● DOCUMENT EXTRACT

Ai Weiwei: Never Sorry | reviews, news & interviews
Ai Weiwei: Never Sorry
Ai Weiwei: Never Sorry
A polite film about a brave artist who's fearless in confronting the Chinese authorities
Every year, FHM produces its 100 sexiest women of the year list. It follows a simple formula, since sexiness, as determined by the magazine’s readers, is predicated on fame – a particular type of fleeting, red-top tabloid fame. So this year, top of that list is Tulisa of the sex tapes. Likewise, every year Art Review does its 100 most powerful people in the art world list. So what is it to be the most powerful person in the art world?
Last year, it was Ai Weiwei, who still holds the title. One isn’t suggesting that the two title-holders are in any way similar, but both have been catapulted onto a list out of nowhere by events largely outside their control. And in this case, power has been reduced to the level of sexiness as related to a cheap kind of celebrity – it just means that the right kind of art world people are talking about you.

● RECORDS SUPPLIED
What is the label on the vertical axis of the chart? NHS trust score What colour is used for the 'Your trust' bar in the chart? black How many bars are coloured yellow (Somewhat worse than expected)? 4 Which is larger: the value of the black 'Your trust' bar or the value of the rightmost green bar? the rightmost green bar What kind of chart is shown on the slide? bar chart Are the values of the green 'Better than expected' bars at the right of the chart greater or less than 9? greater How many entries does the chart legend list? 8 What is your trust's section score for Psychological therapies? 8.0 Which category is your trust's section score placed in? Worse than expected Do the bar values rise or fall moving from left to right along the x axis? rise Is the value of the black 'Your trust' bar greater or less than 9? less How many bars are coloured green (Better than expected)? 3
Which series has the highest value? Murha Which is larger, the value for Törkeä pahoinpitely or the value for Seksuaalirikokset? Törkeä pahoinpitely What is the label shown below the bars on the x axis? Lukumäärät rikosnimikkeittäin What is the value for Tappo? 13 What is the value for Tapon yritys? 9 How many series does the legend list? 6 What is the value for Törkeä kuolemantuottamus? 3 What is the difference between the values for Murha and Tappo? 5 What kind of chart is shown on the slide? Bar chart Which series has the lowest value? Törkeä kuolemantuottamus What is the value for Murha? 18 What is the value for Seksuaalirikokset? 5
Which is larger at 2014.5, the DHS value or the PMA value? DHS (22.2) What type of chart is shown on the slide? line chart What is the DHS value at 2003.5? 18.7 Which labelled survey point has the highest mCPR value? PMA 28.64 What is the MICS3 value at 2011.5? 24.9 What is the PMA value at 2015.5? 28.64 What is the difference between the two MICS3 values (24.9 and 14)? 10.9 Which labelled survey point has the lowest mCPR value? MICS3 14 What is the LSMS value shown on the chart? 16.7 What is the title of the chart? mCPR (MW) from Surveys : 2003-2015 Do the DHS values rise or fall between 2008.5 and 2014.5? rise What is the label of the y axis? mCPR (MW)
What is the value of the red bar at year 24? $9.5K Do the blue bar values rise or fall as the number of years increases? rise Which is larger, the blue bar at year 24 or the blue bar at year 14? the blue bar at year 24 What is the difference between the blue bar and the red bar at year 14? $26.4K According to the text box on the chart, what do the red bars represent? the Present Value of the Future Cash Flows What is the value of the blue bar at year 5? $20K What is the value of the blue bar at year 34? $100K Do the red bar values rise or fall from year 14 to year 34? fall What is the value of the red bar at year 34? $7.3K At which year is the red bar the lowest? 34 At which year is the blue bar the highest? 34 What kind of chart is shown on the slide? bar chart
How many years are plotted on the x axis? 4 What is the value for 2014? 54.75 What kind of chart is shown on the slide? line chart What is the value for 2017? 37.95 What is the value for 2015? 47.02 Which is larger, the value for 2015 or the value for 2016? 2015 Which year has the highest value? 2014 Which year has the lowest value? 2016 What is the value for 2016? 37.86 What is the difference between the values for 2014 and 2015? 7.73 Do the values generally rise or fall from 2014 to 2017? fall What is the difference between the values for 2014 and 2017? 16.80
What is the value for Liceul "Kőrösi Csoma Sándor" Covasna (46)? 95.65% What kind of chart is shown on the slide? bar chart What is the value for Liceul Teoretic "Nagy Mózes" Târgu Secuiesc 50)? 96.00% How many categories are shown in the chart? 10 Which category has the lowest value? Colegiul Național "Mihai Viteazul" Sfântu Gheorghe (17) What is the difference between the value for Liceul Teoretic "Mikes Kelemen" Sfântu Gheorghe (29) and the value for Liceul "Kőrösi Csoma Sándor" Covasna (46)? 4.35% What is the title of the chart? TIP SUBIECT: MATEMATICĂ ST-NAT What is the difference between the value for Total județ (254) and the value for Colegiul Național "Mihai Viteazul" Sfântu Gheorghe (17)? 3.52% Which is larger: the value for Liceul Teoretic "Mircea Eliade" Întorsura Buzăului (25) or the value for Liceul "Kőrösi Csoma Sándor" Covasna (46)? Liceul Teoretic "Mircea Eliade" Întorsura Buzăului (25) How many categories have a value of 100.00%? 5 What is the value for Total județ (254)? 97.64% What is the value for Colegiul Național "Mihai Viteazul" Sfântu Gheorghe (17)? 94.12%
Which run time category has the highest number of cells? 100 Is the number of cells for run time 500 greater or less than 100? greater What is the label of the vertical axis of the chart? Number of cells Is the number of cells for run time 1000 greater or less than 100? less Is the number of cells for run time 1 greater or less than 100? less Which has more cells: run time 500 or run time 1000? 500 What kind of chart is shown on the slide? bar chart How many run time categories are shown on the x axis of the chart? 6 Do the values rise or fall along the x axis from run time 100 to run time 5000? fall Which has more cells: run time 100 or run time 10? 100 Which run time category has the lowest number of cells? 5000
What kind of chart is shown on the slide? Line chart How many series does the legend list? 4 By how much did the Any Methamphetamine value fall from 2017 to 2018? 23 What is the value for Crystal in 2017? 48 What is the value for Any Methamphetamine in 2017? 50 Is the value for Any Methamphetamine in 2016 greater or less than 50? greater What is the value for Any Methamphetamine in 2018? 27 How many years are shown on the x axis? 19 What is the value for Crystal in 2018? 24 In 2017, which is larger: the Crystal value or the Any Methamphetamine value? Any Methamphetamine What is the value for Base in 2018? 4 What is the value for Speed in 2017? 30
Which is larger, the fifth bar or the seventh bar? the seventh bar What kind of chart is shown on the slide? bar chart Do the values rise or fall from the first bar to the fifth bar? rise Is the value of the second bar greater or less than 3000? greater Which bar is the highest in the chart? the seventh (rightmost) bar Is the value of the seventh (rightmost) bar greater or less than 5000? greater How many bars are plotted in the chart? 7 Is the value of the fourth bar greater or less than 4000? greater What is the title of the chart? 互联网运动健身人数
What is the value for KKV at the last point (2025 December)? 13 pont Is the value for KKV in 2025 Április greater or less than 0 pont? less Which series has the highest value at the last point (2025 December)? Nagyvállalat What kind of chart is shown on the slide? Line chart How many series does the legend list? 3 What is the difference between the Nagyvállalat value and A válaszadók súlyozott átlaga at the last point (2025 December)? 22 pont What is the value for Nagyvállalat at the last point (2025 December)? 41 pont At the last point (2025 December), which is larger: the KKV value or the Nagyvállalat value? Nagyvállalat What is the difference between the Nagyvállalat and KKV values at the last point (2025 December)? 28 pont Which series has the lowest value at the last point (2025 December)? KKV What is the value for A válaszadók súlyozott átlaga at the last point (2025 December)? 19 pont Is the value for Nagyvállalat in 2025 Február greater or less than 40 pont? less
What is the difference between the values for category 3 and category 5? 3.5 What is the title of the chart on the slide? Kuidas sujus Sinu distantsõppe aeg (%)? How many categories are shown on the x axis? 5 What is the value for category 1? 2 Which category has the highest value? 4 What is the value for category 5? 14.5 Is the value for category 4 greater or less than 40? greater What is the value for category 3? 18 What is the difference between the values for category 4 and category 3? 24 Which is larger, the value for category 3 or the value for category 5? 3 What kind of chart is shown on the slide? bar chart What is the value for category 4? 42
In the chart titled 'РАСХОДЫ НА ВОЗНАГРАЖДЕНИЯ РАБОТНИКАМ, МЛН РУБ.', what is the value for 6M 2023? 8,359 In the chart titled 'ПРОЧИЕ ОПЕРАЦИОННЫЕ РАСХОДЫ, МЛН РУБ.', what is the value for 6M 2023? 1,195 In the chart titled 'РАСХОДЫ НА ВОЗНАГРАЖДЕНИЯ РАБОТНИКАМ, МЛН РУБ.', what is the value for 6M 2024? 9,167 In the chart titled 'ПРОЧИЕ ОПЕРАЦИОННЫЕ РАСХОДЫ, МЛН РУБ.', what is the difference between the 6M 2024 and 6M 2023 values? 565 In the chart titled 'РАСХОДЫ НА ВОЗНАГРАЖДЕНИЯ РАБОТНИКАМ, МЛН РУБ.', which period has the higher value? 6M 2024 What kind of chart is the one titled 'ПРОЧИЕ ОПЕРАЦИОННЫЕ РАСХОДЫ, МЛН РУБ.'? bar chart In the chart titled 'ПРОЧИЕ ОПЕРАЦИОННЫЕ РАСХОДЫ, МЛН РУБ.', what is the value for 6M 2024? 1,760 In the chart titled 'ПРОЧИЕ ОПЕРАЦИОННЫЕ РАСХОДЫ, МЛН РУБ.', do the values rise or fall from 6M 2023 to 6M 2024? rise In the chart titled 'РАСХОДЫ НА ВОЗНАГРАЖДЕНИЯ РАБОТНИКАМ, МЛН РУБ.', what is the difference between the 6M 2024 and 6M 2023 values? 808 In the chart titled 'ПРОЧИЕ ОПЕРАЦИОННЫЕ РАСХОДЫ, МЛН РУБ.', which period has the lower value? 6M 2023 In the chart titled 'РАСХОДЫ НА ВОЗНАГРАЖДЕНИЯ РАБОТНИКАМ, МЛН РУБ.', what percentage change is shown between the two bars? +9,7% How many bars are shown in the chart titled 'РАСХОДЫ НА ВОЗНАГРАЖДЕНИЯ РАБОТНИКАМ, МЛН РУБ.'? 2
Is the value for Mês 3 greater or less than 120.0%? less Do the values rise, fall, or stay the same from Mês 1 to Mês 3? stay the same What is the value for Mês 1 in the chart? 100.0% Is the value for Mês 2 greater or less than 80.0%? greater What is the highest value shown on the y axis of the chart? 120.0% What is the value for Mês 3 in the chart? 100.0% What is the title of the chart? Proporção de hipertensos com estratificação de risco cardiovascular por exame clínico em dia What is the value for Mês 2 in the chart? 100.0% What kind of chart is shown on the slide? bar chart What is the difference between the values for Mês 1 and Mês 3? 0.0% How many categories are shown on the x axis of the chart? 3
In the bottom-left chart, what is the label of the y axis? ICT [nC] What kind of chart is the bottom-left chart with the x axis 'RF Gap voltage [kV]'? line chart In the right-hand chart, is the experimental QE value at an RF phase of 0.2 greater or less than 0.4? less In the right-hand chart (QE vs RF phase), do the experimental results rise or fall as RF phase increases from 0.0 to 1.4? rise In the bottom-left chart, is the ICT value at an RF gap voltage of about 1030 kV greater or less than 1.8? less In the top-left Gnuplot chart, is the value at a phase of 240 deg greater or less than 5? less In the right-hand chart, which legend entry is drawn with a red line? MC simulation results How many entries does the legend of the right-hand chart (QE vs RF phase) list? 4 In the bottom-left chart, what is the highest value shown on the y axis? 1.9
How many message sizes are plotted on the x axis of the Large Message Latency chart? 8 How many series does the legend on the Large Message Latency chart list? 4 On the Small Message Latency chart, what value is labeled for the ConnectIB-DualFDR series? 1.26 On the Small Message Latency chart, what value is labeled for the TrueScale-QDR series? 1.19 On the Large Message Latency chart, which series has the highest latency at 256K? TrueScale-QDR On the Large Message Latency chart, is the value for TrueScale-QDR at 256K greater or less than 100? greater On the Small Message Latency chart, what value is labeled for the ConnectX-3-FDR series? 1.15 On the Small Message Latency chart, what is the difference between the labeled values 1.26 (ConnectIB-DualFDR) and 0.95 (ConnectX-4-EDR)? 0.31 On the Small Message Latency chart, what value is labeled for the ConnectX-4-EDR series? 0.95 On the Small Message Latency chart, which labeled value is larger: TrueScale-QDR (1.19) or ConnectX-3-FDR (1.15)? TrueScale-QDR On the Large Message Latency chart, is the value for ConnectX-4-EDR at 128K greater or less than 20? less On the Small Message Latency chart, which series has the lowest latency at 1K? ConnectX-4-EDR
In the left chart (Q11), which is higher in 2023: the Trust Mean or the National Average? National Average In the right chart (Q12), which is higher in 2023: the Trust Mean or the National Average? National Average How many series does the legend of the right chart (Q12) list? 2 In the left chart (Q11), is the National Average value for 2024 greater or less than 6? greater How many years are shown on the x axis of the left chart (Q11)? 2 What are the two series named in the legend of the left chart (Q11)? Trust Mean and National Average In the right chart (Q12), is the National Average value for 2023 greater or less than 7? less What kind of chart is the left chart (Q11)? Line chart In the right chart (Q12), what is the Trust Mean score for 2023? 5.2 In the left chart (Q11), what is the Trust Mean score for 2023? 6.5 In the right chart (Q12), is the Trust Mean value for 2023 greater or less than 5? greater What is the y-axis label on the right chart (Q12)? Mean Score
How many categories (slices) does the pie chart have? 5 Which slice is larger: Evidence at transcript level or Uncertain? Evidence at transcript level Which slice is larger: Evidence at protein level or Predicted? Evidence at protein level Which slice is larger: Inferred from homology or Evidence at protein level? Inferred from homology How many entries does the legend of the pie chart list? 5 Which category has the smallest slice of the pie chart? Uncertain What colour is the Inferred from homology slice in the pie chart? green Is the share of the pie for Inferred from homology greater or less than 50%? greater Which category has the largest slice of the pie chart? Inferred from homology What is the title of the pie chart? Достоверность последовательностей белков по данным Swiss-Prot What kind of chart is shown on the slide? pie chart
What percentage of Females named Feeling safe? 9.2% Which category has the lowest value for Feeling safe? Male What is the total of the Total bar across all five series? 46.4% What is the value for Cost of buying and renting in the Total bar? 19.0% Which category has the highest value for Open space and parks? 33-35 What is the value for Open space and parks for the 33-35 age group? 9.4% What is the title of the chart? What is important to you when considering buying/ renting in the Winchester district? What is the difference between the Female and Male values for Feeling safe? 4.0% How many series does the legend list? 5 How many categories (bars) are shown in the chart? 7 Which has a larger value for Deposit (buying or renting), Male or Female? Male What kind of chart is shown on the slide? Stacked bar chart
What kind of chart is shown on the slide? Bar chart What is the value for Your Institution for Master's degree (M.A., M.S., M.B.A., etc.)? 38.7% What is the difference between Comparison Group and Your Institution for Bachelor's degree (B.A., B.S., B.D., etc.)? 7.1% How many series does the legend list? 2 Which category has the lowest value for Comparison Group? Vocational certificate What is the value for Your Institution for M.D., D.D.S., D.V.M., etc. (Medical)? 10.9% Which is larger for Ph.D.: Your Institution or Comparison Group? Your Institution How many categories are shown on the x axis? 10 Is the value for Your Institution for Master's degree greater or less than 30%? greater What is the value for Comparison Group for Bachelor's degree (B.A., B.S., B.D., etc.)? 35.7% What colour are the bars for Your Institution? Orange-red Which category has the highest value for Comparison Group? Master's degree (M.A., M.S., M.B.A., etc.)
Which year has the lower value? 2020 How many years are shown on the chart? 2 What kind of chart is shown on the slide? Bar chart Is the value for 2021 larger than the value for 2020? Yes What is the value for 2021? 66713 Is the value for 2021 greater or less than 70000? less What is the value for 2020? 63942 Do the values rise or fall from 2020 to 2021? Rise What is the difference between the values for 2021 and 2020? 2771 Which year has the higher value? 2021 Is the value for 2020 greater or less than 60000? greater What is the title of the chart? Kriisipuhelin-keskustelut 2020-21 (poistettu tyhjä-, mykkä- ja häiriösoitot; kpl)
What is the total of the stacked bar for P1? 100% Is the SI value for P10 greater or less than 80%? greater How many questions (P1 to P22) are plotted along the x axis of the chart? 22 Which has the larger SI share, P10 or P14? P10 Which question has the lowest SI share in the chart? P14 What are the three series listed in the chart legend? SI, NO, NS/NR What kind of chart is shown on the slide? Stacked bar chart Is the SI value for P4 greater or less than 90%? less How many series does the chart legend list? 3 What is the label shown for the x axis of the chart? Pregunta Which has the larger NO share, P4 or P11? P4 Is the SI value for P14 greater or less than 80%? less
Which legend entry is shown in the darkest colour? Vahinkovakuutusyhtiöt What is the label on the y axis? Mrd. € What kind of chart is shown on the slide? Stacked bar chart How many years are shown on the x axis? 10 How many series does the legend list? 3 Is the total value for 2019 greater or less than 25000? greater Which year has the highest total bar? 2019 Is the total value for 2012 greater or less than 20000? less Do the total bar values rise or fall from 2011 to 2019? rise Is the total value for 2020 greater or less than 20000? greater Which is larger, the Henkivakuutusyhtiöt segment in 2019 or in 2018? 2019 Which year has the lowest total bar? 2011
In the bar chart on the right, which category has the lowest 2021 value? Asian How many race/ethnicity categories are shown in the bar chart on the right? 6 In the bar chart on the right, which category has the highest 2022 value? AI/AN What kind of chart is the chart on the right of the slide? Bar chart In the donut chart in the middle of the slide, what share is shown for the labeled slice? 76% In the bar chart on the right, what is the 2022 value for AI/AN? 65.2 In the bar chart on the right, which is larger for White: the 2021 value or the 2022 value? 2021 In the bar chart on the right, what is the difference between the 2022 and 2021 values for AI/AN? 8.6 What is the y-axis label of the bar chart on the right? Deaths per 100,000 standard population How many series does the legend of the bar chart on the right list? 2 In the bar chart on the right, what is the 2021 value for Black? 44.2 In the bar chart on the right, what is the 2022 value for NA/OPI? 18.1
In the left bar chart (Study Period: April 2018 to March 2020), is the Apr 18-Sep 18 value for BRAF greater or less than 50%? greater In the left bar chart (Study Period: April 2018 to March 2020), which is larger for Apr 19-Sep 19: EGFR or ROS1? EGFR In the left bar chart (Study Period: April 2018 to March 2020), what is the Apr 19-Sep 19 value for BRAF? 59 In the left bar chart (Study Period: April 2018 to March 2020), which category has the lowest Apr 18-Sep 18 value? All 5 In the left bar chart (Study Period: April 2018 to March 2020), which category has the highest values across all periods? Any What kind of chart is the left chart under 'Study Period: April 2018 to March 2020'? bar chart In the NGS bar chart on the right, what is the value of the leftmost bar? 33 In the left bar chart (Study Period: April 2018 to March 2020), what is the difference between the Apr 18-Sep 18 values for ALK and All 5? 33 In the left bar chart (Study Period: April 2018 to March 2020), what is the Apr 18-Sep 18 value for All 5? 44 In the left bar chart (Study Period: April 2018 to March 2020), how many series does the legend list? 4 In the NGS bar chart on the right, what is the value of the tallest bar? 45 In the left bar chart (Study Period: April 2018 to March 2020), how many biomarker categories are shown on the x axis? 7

● WORK ORDER
Please reproduce the entire Ai Weiwei review word for word. The items come from a different source than the Ai Weiwei review.

● EXERCISE OUTPUT
Ai Weiwei: Never Sorry | reviews, news & interviews
Ai Weiwei: Never Sorry
Ai Weiwei: Never Sorry
A polite film about a brave artist who's fearless in confronting the Chinese authorities
Every year, FHM produces its 100 sexiest women of the year list. It follows a simple formula, since sexiness, as determined by the magazine’s readers, is predicated on fame – a particular type of fleeting, red-top tabloid fame. So this year, top of that list is Tulisa of the sex tapes. Likewise, every year Art Review does its 100 most powerful people in the art world list. So what is it to be the most powerful person in the art world?
Last year, it was Ai Weiwei, who still holds the title. One isn’t suggesting that the two title-holders are in any way similar, but both have been catapulted onto a list out of nowhere by events largely outside their control. And in this case, power has been reduced to the level of sexiness as related to a cheap kind of celebrity – it just means that the right kind of art world people are talking about you.